Example 5: Polymerisation of 1,3,3,3-Tetrafluoro-1,2-epoxy Propane

(21) 5a: Potassium t-Butoxide Initiator

(22) The initiator (2 g) was weighed into a 100 ml capacity autoclave along with solvent (THF, 52 g) and 1,3,3,3-Tetrafluoro-1,2-epoxy propane (30 g). The autoclave was sealed and the contents heated to 100° C. with stirring for 7 hours. After cooling the contents were recovered and the solvent removed in vacuo. The residual oil was dissolved in dichloromethane and the solution washed with water before being dried over anhydrous sodium sulphate. Removal of the solvent in vacuo afforded a viscous yellow oil. The .sup.19F NMR spectrum of the oil is illustrated in FIG. 6b along with that of the starting material for comparison.

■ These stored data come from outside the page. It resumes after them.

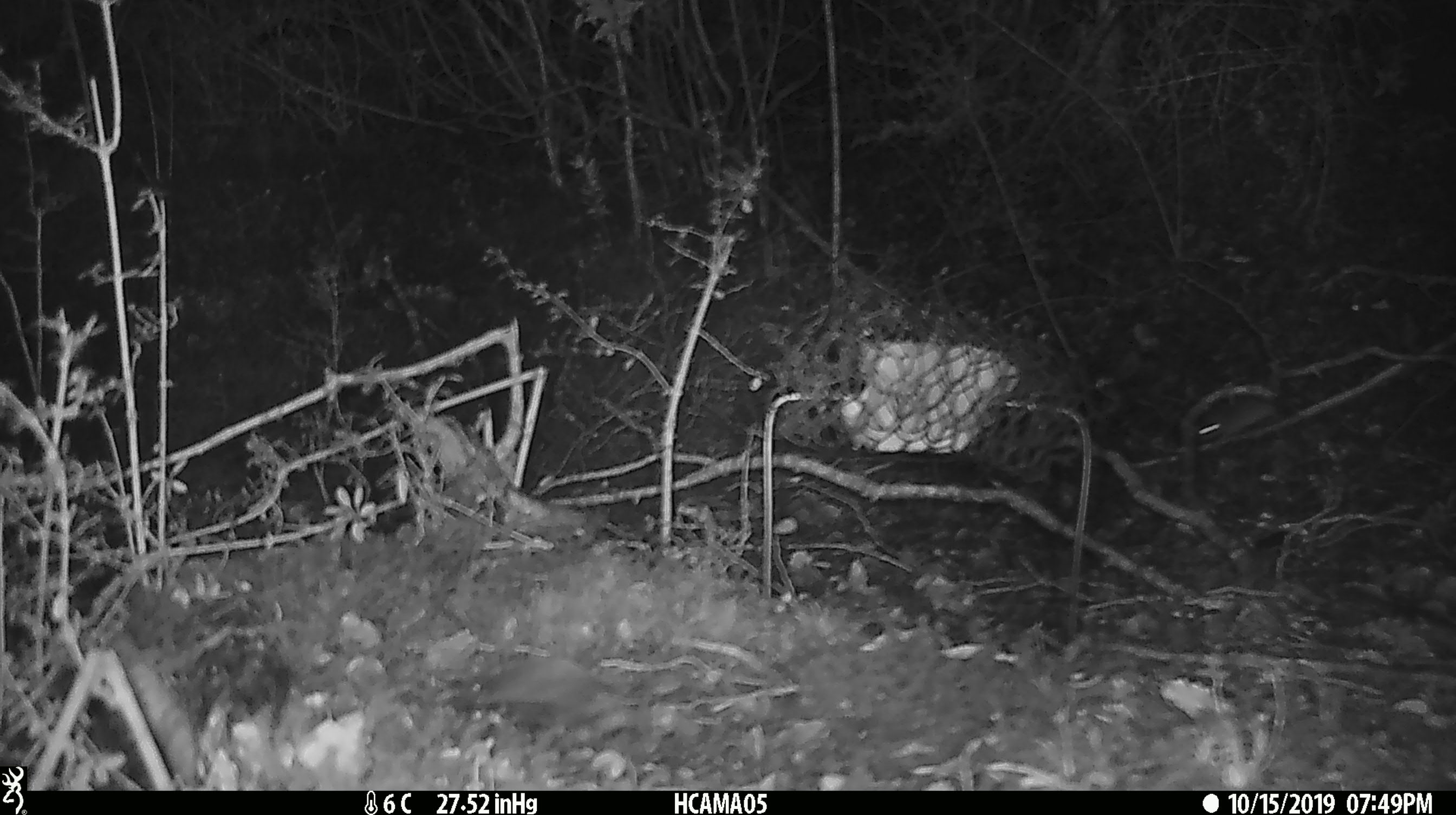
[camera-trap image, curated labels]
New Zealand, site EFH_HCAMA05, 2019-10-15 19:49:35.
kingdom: Animalia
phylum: Chordata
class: Mammalia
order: Rodentia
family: Muridae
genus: Mus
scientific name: Mus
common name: mouse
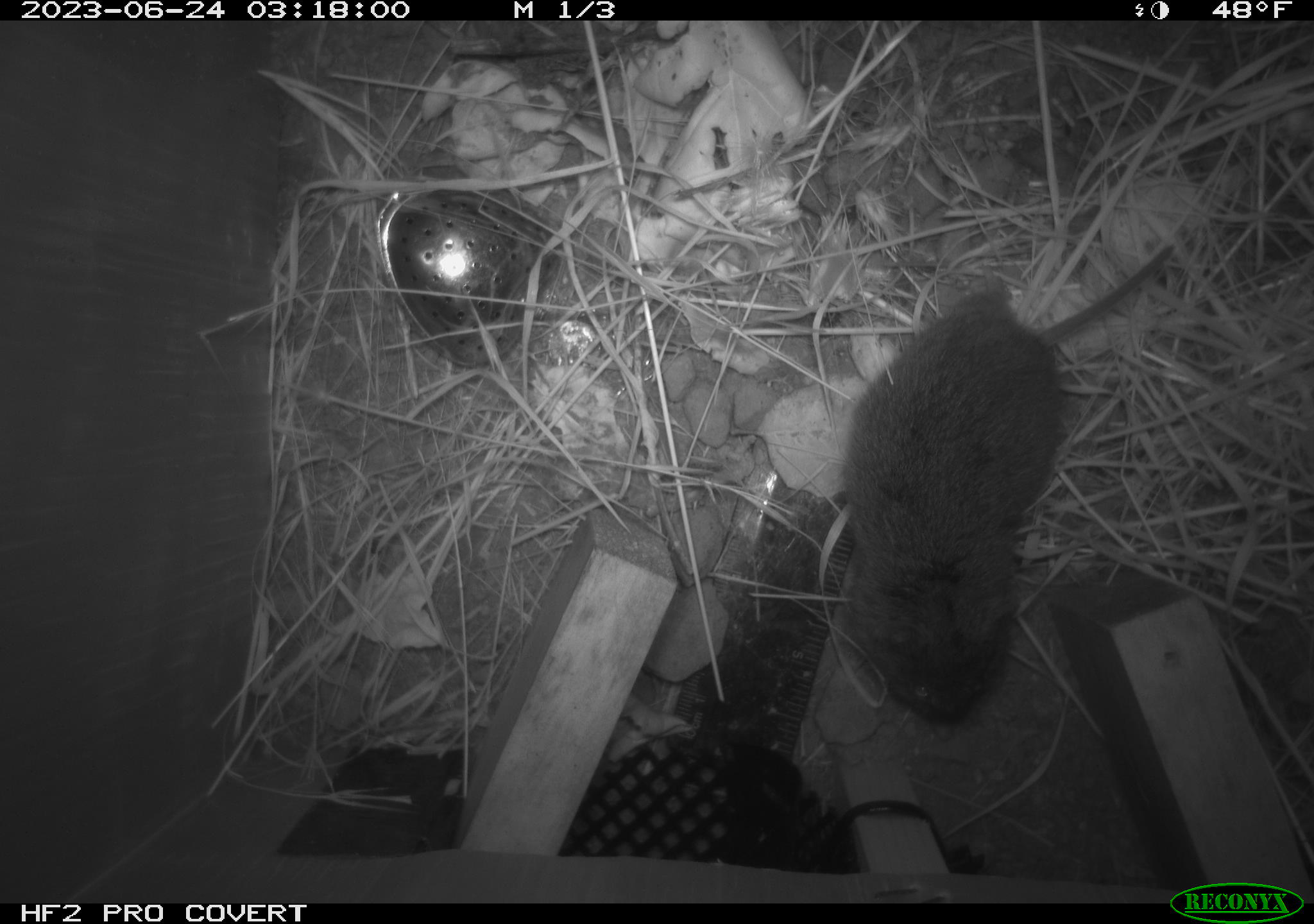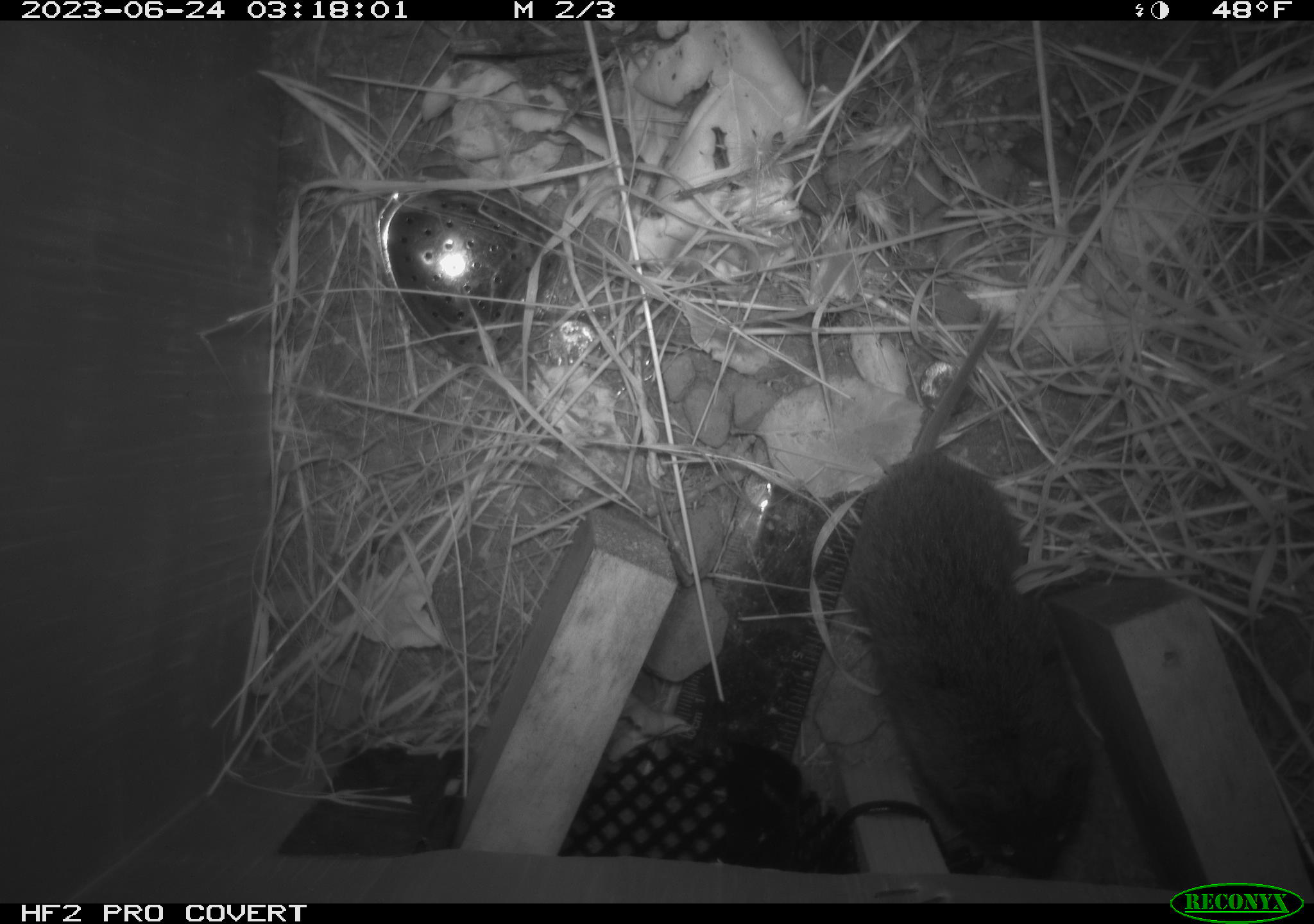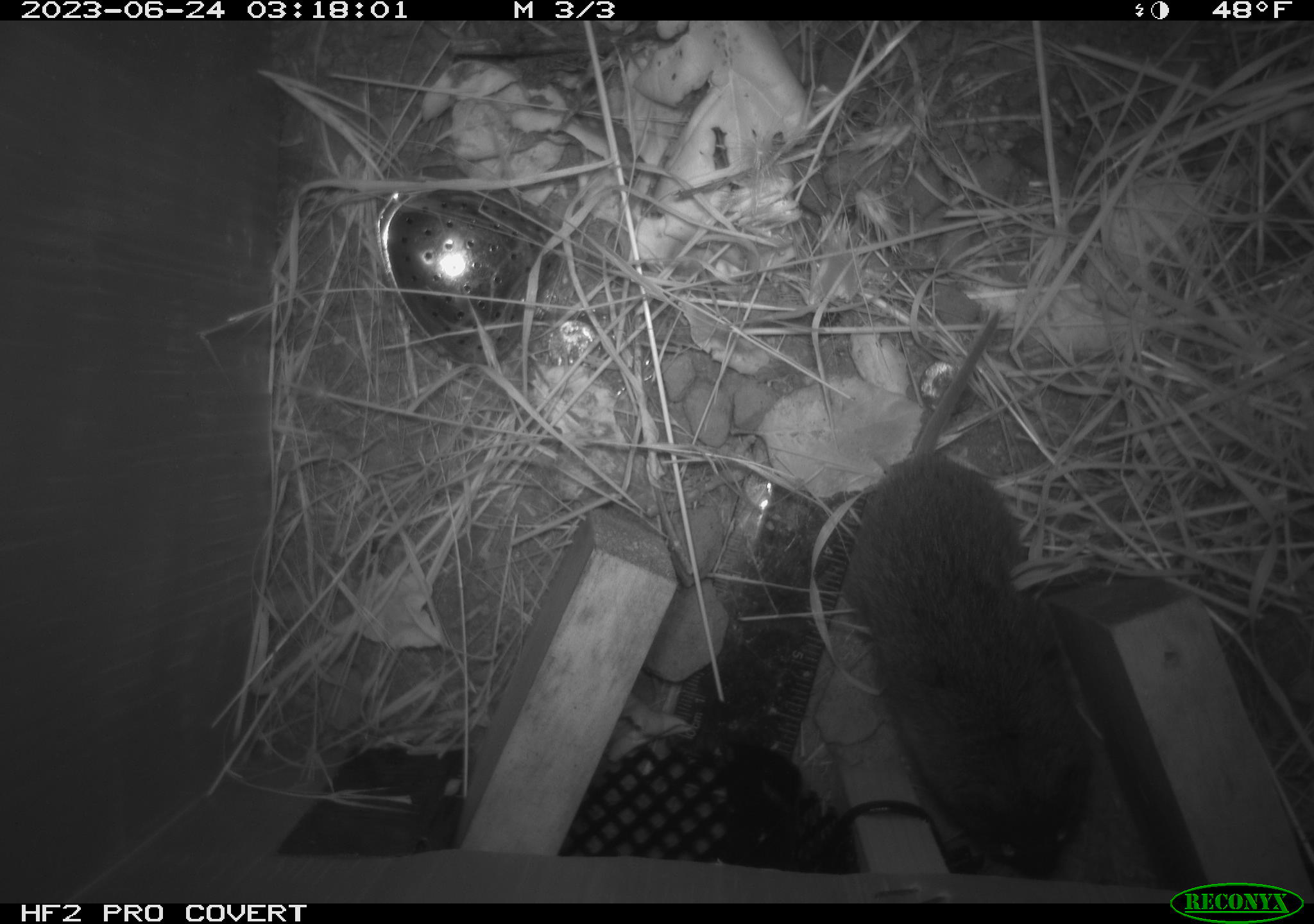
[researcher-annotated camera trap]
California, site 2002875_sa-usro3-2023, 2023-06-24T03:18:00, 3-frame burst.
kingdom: Animalia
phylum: Chordata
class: Mammalia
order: Rodentia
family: Cricetidae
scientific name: Arvicolinae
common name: voles, lemmings, and muskrats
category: arvicolinae subfamily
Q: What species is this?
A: Arvicolinae subfamily (voles, lemmings, and muskrats) (Arvicolinae).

(23) 5b: Sulphuric Acid Initiator

(24) 1,3,3,3-Tetrafluoro-1,2-epoxy propane (23 g) was added to a 50 ml round bottomed flask equipped with a dry ice condenser containing the initiator (98% wt, 1 ml). The resulting mixture was stirred for 7 hours and then the excess epoxide was distilled off. The resulting oily residue was washed with water and extracted into diethyl ether. The ether solution was dried over anhydrous sodium sulphate and the ether removed in vacuo yielding a viscous red coloured oil. The .sup.19F NMR spectrum of the oil is illustrated in FIG. 6c along with that of the starting material for comparison.